Por la parte buena, tienen a los Nisses o Tomte, uno es el nombre que se les da en Noruega y otro el que se les da en Suecia, con el tiempo se han mezclado y los pueden llamar por cualquiera de los dos. También son llamados tonttu en Finlandia. Todos vienen a significar gnomos o duendes. Se les asocia típicamente con el solsticio de invierno y la Navidad pero se supone, según la tradición, que viven en las casas y graneros durante todo el año, actuando en secreto como cuidadores y protectores.

Estos ayudantes, requieren muy poco de los seres humanos para los que trabajan, exigen sólo el respeto y la confianza del agricultor y un plato de julegrøt (gachas de Navidad) con mantequilla en la víspera del día de Navidad.

David el Gnomo, de la serie de dibujos animados del mismo nombre, está basado una serie de libros infantiles holandeses que a su vez se inspiraron en los Nisses

Si son bien tratados, protegen a la familia y los animales del mal y la desgracia, y también puede ayudar sin que los humanos se den cuenta a las tareas domésticas y el trabajo agrícola. Incluso se dice que pueden robar al vecino para el bien de su casa. Sin embargo, si se les ofende, y se ofenden tan fácilmente como escatimando en la mantequilla, como a pesar de su pequeño tamaño tiene mucha fuerza, pueden provocar destrozos en los huertos.

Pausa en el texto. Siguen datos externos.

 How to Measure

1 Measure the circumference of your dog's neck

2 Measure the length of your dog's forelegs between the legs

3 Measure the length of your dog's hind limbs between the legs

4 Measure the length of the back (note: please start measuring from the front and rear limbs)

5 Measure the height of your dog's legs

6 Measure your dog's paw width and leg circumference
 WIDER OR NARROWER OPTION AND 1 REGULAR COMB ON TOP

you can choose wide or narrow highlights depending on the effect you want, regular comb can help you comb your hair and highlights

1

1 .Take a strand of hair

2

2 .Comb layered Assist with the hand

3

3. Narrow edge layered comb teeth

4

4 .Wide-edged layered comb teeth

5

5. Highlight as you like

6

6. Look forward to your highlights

Y, de todas formas, no permanecerán en un hogar donde no se les trate bien, se marcharán y se dice que entonces la granja no van a prosperar y el agricultor se reducirá a la pobreza.

Se les describe generalmente como un hombre mayor, de tres pies de altura (el tamaño de un niño pequeño), con una larga barba blanca y un gorro de lana rojo con forma de cono. Encajan con la descripción de un enano de jardín, más o menos, porque es básicamente de donde viene poner a esos enanos en los jardines. Los noruegos ponen figuras o muñecos, de tela o de cerámica, al pié del árbol navideño junto con la avena navideña correspondiente.